Detecting Differentially Expressed Genes with RNA-seq Data Using Backward Selection to Account for the Effects of Relevant Covariates
A common challenge in analysis of transcriptomic data is to identify differentially expressed genes, i.e., genes whose mean transcript abundance levels differ across the levels of a factor of scientific interest. Transcript abundance levels can be measured simultaneously for thousands of genes in multiple biological samples using RNA sequencing (RNA-seq) technology. Part of the variation in RNA-seq measures of transcript abundance may be associated with variation in continuous and/or categorical covariates measured for each experimental unit or RNA sample.
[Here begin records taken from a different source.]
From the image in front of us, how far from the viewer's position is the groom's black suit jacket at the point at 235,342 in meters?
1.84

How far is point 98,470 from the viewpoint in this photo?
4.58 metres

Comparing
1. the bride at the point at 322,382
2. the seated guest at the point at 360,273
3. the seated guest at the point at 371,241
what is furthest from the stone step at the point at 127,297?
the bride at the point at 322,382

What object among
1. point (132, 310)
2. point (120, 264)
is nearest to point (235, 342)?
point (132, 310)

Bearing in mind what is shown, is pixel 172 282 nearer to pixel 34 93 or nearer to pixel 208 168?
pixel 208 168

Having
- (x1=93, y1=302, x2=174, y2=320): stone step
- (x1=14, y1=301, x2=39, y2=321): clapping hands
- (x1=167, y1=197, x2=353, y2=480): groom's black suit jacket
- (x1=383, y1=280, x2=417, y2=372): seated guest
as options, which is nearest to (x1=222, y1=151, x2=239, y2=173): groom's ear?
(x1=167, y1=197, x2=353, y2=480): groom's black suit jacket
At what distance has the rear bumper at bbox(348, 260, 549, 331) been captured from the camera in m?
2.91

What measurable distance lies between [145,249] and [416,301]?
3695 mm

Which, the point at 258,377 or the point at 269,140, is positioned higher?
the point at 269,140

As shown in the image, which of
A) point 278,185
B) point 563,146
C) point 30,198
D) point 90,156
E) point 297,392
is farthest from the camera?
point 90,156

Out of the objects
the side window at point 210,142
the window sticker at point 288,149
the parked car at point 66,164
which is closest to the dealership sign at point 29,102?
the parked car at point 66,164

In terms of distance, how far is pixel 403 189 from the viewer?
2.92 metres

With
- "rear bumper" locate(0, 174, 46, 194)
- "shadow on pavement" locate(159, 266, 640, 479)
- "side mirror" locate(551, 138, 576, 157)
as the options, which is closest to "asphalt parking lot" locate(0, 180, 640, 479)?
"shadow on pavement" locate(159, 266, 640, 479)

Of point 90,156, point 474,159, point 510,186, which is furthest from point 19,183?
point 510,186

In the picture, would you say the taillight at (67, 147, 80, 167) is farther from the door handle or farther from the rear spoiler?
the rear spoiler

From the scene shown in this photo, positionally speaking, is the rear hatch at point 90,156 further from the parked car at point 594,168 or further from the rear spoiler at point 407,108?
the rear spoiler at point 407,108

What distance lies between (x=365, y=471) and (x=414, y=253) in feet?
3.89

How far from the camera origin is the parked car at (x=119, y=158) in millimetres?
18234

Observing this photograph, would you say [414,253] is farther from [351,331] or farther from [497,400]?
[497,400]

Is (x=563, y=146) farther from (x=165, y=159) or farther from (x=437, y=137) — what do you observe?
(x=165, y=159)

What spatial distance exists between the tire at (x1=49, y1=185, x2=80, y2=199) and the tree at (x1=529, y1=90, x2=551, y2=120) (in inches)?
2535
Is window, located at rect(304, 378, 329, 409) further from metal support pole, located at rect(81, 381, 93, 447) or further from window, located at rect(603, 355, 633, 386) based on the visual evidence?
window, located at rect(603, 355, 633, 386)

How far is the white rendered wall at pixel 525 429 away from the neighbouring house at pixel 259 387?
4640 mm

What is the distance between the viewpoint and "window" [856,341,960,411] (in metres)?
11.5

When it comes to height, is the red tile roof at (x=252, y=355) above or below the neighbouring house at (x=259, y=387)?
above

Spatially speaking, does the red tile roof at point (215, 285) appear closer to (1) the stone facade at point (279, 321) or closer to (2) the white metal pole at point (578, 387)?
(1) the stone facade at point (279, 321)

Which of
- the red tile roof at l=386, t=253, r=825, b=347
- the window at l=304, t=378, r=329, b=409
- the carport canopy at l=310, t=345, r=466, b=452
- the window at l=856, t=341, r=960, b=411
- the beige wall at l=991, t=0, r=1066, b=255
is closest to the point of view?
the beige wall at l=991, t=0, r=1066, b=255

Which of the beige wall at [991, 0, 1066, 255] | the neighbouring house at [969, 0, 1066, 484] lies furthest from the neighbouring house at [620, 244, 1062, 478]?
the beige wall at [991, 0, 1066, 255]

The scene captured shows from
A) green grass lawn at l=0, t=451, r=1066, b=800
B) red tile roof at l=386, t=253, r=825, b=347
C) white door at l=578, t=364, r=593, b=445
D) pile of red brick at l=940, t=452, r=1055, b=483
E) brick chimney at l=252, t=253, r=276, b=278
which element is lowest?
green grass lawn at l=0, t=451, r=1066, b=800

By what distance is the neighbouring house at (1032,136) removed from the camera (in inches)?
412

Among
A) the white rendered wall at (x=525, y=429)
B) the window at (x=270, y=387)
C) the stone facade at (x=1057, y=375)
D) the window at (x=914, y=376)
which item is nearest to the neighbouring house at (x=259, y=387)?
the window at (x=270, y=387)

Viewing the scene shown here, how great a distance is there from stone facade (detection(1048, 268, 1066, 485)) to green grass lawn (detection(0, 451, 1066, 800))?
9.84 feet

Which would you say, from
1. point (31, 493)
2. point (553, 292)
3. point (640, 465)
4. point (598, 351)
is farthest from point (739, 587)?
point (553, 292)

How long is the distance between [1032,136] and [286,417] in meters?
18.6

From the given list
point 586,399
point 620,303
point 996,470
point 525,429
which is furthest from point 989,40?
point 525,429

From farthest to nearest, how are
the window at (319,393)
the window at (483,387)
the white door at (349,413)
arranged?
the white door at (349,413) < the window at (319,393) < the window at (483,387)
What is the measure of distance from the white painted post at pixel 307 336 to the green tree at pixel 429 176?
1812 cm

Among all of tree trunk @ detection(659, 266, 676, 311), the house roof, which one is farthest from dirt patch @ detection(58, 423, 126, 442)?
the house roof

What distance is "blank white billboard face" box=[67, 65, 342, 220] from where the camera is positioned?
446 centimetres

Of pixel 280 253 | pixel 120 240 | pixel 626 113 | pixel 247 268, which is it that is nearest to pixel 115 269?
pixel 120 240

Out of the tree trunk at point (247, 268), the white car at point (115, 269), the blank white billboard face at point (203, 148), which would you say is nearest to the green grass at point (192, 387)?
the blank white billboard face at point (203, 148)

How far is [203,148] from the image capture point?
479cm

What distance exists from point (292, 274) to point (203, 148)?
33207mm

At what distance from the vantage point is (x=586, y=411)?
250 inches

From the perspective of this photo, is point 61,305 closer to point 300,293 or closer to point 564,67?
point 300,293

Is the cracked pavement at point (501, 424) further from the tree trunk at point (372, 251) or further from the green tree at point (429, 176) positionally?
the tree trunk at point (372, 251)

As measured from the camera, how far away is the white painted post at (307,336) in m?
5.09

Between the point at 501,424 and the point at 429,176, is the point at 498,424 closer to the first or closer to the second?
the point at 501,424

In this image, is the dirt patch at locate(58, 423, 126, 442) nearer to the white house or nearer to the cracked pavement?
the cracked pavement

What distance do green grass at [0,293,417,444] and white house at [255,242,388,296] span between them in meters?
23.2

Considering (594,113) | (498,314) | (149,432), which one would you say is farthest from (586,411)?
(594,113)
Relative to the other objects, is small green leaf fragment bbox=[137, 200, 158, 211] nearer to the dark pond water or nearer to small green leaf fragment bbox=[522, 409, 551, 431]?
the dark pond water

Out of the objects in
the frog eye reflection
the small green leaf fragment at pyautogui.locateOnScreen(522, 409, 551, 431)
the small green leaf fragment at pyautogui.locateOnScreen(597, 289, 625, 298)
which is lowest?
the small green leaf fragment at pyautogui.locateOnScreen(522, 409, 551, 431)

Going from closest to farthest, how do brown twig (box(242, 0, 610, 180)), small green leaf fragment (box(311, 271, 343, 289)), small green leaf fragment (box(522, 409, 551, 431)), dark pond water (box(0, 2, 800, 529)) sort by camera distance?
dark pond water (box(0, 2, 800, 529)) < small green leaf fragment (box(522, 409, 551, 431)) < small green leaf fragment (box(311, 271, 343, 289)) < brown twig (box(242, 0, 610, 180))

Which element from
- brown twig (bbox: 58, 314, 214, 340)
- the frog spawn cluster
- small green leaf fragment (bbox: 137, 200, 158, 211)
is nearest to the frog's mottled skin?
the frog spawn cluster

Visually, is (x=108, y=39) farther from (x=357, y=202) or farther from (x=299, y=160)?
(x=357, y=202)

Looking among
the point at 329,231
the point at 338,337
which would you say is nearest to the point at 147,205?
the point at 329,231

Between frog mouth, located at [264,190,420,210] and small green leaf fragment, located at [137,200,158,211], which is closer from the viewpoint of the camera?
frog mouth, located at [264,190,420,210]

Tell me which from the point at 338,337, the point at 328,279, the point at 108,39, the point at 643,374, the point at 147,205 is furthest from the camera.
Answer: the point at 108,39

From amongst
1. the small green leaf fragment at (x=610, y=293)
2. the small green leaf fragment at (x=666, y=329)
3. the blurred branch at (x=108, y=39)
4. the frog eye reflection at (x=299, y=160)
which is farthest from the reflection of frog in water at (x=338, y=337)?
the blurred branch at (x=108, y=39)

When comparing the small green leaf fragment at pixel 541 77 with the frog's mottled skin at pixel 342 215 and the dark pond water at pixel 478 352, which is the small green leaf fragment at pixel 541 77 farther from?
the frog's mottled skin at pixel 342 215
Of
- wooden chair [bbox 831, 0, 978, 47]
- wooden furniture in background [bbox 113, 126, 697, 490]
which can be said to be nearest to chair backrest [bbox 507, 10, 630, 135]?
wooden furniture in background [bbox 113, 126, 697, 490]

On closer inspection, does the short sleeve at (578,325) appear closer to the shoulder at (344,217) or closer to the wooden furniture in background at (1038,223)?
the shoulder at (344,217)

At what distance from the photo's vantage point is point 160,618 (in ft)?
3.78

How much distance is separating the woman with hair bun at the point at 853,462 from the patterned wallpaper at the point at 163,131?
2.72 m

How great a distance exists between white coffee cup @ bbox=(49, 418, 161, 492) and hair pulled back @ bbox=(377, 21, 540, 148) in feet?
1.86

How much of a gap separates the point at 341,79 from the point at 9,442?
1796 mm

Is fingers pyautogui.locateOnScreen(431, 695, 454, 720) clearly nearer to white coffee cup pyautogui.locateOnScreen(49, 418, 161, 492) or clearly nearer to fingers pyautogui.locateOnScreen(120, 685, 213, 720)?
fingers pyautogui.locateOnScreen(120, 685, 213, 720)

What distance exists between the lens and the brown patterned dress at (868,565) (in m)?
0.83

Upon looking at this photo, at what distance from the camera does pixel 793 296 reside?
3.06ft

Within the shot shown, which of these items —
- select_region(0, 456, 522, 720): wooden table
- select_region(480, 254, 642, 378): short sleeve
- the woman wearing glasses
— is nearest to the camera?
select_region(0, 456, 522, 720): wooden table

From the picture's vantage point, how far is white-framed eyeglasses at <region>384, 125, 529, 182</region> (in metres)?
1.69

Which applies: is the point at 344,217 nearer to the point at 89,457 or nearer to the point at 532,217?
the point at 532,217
Ignoring relevant covariates or modeling the effects of irrelevant covariates can be detrimental to identifying differentially expressed genes. We propose a backward selection strategy for selecting a set of covariates whose effects are accounted for when searching for differentially expressed genes. We illustrate our approach through the analysis of an RNA-seq study intended to identify genes differentially expressed between two lines of pigs divergently selected for residual feed intake. We use simulation to show the advantages of our backward selection procedure over alternative strategies that either ignore or adjust for all measured covariates.
This article is published as Nguyen, Yet, Dan Nettleton, Haibo Liu, and Christopher K. Tuggle. "Detecting differentially expressed genes with rna-seq data using backward selection to account for the effects of relevant covariates." Journal of agricultural, biological, and environmental statistics 20, no. 4 (2015): 577-597. doi: 10.1007/s13253-015-0226-1.